Biden: "Not a single, solitary recommendation" in diplomats' slam of Syria policy

VP Biden on overthrowing dictators, diplomats' slam of Obama's Syria policy

In an interview with "CBS This Morning" co-host Charlie Rose, Vice President Joe Biden addressed criticism by the 51 career diplomats who slammed the Obama administration's Syria policy last week and called for a new one that would take more aggressive action against Syrian dictator Bashar al-Assad.

"The president and I and previous presidents support the right of any diplomat to have a secure channel to voice a different view," Biden said. "But there is not a single, solitary recommendation that I saw that has a single, solitary answer attached to it -- how to do what they're talking about."

According to CBS News' Margaret Brennan, the unprecedented, classified internal cable does not make specific policy recommendations such as U.S. airstrikes, but comes close, arguing Assad's artillery and air power must be removed as threats to the U.S.-backed rebels.

Diplomats slam Obama's Syria policy

"The president's been fastidious -- calls the Joint Chiefs of Staff, the intelligence community, the director of central intelligence, the C.I.A., et cetera. 'Tell me what will work. Will this work?' And the answer has repeatedly been, 'No,'" Biden said.

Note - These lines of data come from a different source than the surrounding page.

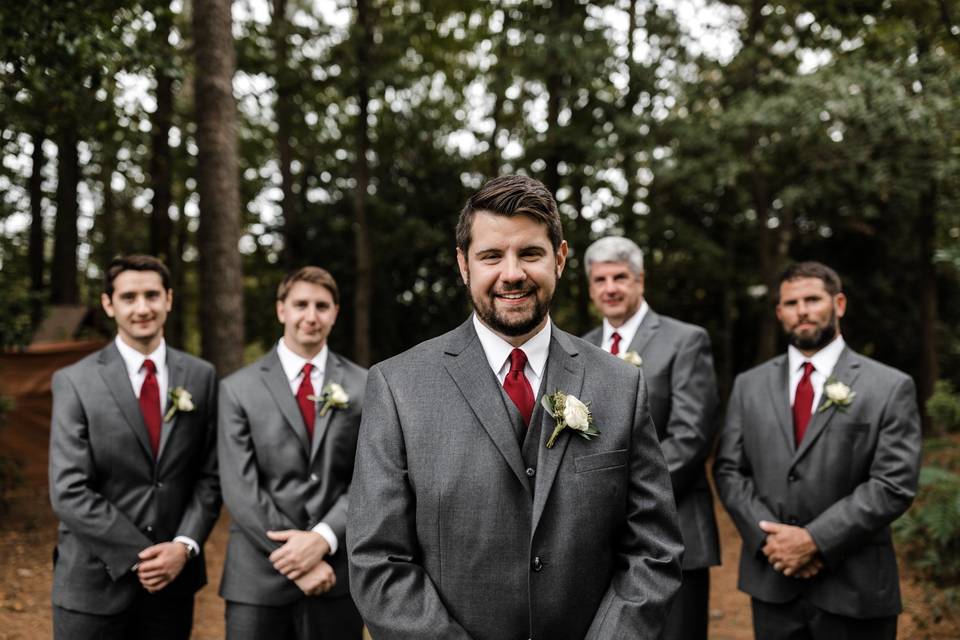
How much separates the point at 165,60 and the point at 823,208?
12739mm

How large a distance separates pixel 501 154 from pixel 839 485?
16187 millimetres

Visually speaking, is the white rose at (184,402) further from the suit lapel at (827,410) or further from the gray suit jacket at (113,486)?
the suit lapel at (827,410)

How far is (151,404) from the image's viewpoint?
4.03 meters

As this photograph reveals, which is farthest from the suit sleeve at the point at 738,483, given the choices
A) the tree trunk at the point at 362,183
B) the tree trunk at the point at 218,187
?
the tree trunk at the point at 362,183

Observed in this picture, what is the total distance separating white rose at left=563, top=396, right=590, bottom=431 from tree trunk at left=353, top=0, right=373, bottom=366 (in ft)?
45.2

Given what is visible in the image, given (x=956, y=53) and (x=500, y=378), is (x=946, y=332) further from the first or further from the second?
(x=500, y=378)

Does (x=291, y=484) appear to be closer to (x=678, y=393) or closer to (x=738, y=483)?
(x=678, y=393)

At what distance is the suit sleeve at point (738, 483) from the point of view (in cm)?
401

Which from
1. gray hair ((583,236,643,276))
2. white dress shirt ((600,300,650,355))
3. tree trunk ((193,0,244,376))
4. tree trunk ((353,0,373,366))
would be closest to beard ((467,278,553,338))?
gray hair ((583,236,643,276))

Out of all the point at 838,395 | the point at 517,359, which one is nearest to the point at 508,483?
the point at 517,359

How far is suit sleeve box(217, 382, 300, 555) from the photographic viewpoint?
3.76m

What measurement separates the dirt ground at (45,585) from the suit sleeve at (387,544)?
5.07 metres

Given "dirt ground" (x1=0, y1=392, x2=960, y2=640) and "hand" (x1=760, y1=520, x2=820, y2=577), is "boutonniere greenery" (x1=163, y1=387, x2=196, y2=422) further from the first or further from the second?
"dirt ground" (x1=0, y1=392, x2=960, y2=640)

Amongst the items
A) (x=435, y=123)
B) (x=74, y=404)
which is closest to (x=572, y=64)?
(x=435, y=123)
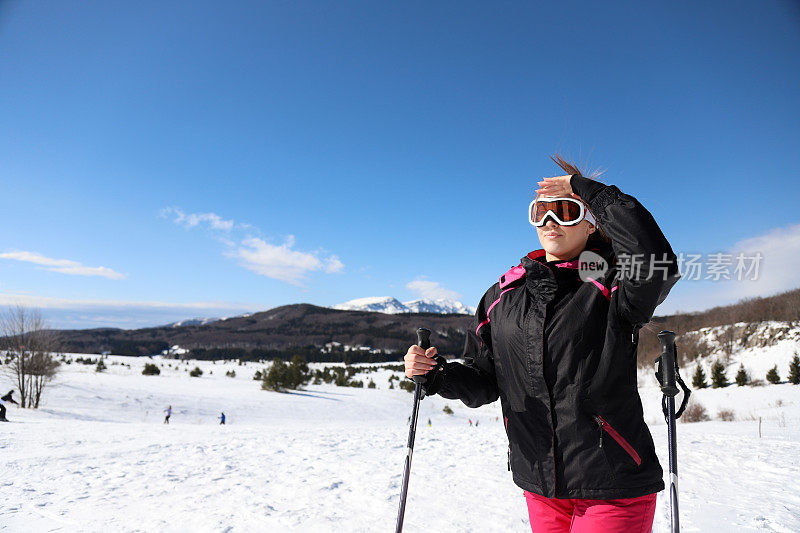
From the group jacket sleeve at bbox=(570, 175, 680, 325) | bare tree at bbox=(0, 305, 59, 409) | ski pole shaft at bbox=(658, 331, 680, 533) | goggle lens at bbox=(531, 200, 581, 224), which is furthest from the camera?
bare tree at bbox=(0, 305, 59, 409)

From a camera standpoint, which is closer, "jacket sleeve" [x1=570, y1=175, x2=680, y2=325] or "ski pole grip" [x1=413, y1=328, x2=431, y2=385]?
"jacket sleeve" [x1=570, y1=175, x2=680, y2=325]

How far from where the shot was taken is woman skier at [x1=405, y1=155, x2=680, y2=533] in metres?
1.43

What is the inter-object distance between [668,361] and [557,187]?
0.82 m

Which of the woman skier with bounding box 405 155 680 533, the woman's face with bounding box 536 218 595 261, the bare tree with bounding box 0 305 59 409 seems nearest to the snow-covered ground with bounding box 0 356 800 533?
the woman skier with bounding box 405 155 680 533

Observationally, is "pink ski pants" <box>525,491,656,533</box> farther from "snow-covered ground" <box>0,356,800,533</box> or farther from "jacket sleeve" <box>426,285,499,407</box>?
"snow-covered ground" <box>0,356,800,533</box>

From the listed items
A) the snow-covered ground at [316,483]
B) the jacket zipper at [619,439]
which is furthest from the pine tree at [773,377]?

"What's interesting about this too, to me, is the idea that you got so many people who want you to do something about Assad first. You're smiling, you've heard it so often," Rose said.

"Yet when you press the elected officials, they say, 'Well, what do you want us to do about Assad? Take him out?' ... Is that what you want me to do? Tell me how this ends, Charlie. You know, if you're Sen. Charlie Rose, tell me how it ends, Charlie?" Biden responded.

Biden also discussed the issue of overthrowing dictators, including former Egyptian President Hosni Mubarak, Libya's Muammar Qaddafi and Iraq's Saddam Hussein. Some ask, would it have been better if they had stayed?

"I argued strongly against going to Libya. My question was, 'Okay, tell me what happens? He's gone. What happens?' Doesn't the country disintegrate? What happens then? Doesn't it become a place where it becomes a petri dish for the growth of extremism? Tell me. Tell me what we're going to do," Biden said.

"And it has," Rose pointed out.

"And it has," Biden said.

The vice president said he doesn't think the U.S. should use force unless it meets "certain basic criteria."

"Is it in the national security interest of the United States? Are our interests directly threatened? Number one. Or our allies, number two. Can we use it efficaciously? Will it work? And number three, can it be sustained?" Biden said. "Now, I can take you to any part of the world, and we put in 200,000, 300,000, or 150,000 troops, we can absolutely end the carnage, but we're there. Now, are we going to take them -- my dad used to have an expression. He'd say, 'Joey, if everything's equally important to you, nothing's important to you.' Tell me: What are our greatest concerns in terms of our existential existence?"